One of my mentors, the late David Q. Mahler, used to say that all revolutions in retailing reflected fundamental shifts in distribution practices. The department store concept that began in the mid-1800s aggregated diverse products under one roof. Five-and-dime stores brought products to the masses at affordable prices. The mail-order houses of Montgomery Ward and Sears, Roebuck and Co. extended the purchasing options of rural America. Supermarkets transformed the way households bought staples and necessities even as they initiated the self-service revolution by placing products within reach of each patron. Aided by the interstate highway system and the resultant migration of families to the suburbs, the regional mall shifted the nexus of shopping away from urban centers. Specialty stores thrived in the malls, while off-the-mall discount stores and category killers democratized distribution of name brands. As chain stores grew ever stronger, retailers grabbed power from manufacturers. Over the last 10 years power has changed hands once again—the Internet has placed it into the hands of every consumer.
An important extension of that power shift will come when QR Codes become commonplace. It’s already happening in Japan.

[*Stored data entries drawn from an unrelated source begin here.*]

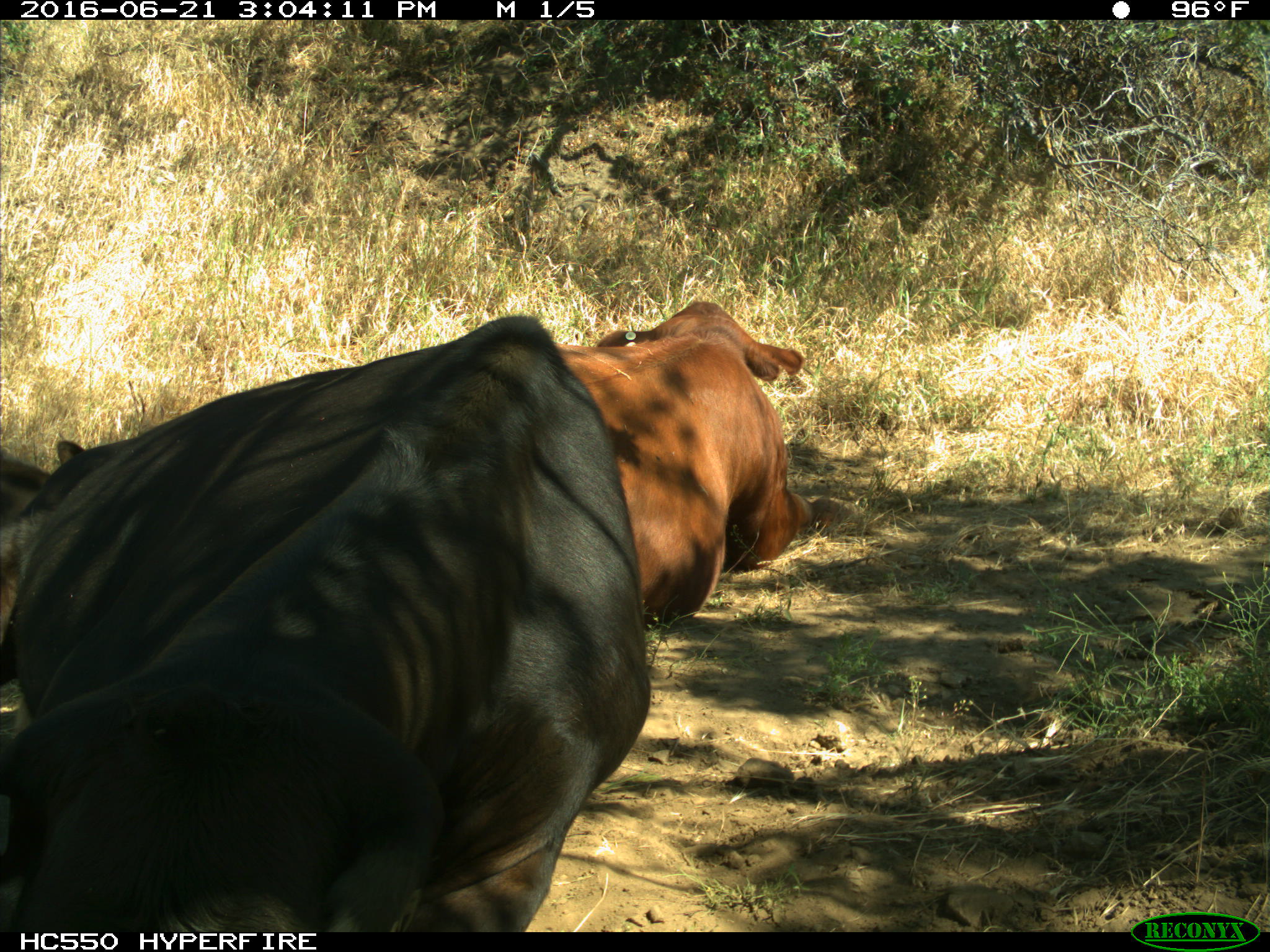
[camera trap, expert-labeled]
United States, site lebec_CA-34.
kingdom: Animalia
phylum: Chordata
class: Mammalia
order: Artiodactyla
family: Bovidae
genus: Bos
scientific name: Bos taurus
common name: domestic cow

For those who couldn’t put this sterling prose down, (and missed the George Clooney look-alike YouTube video by Marcello Di Pietro about QR Codes), here’s a short description of a QR Code. It stands for quick-response code. It’s a symbol, much like a UPC Code, that can be placed on any surface, such as a billboard poster, magazine ad or an apparel hang tag. By taking a picture of a QR Code with a cell-phone camera, you gain instant access to a URL that can describe product attributes in detail or any other relevant data, such as where the product may be bought and at what price. Bingo! Instant price comparisons inside your stores. Actually, customers won’t have to go to stores anymore. They can shop when reading a magazine at the beach, at the beauty salon, in their dorm room. Wherever. Nor will they need to be tethered to a computer or a PDA to be online.
A simple camera-equipped phone will be sufficient to enable purchasing. QR Codes will propel the prophecy that the cell phone will be the most important marketing and communications tool of the first decades of the 21st century. QR Codes make a cell phone more than a passive recipient of text messages. They transform the phone into a proactive mobile-commerce device. Retailing truly will be 24/7/365. Point the camera—click the shutter—read the download—buy the product. Poof—your stores become, as the British say, redundant!
Will it happen? Am I too alarmist? Perhaps. But no less an authority than Bill Gates said last year, “I wholeheartedly believe the mobile phone will become the new PC.” For the 100 million Americans under 30, a cell phone is an extension of the hand. Don’t wait to find out if I’m being too much of a Chicken Little. Start researching QR Codes today. Plan a strategy to co-exist and use them tomorrow.